# Written problem
Copy the records below verbatim, everything from the line containing "this 1344×896 image." down to the line containing "rusty metal post [405, 0, 427, 236]", both of those lines included.

# Data provided
============
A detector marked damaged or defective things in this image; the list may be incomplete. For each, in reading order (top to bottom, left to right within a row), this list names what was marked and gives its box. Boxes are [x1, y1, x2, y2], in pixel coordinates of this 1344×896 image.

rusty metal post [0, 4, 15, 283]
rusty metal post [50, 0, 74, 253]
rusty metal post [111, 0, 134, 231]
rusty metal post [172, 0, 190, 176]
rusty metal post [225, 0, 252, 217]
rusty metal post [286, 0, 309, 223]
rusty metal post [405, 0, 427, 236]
============
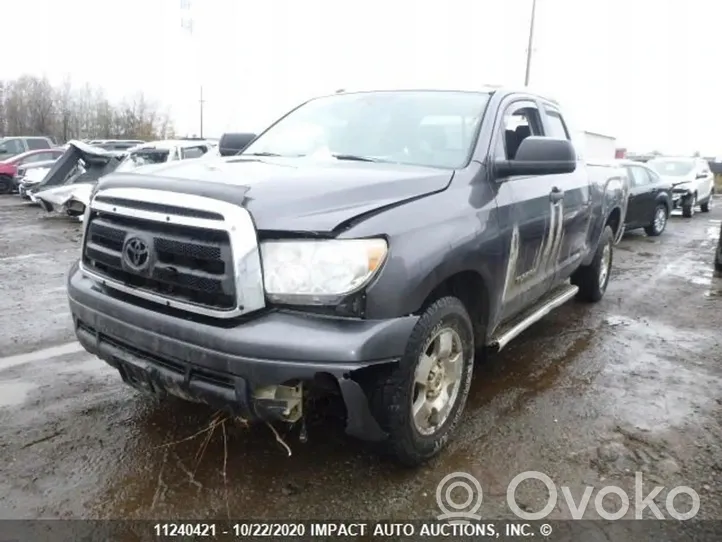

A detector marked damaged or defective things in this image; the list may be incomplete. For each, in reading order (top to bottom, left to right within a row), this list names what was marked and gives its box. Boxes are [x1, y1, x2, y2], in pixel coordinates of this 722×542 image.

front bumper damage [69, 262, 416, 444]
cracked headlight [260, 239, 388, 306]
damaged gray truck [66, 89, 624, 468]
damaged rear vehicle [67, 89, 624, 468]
============
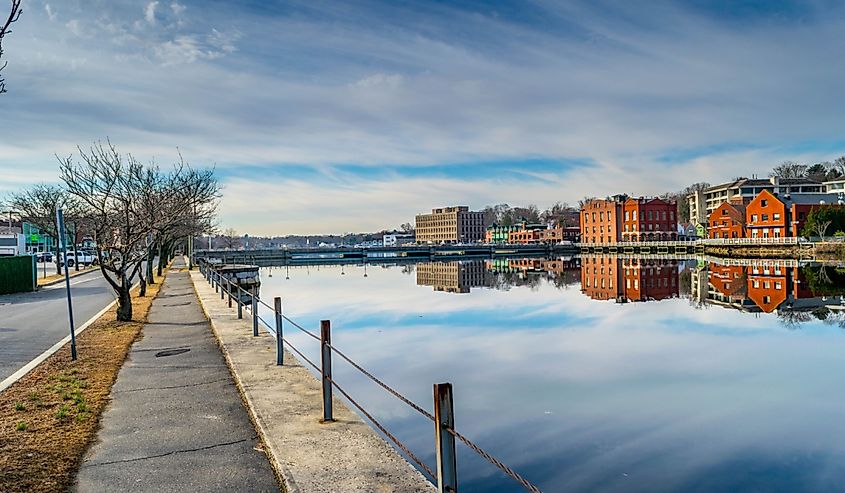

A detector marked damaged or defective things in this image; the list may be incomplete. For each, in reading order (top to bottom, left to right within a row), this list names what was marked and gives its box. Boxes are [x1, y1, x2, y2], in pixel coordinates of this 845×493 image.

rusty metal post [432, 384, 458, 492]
============
# Expected answer
A detector marked damaged or defective things in this image; the list may be incomplete. For each, in reading order (top to bottom, left to right within a row), this list names what was marked and gives its box. Boxes are [x1, y1, x2, y2], in pixel coordinates of this 1344×896 image.

rusty metal post [0, 4, 15, 283]
rusty metal post [50, 0, 74, 253]
rusty metal post [111, 0, 134, 231]
rusty metal post [172, 0, 190, 176]
rusty metal post [225, 0, 252, 217]
rusty metal post [286, 0, 309, 223]
rusty metal post [405, 0, 427, 236]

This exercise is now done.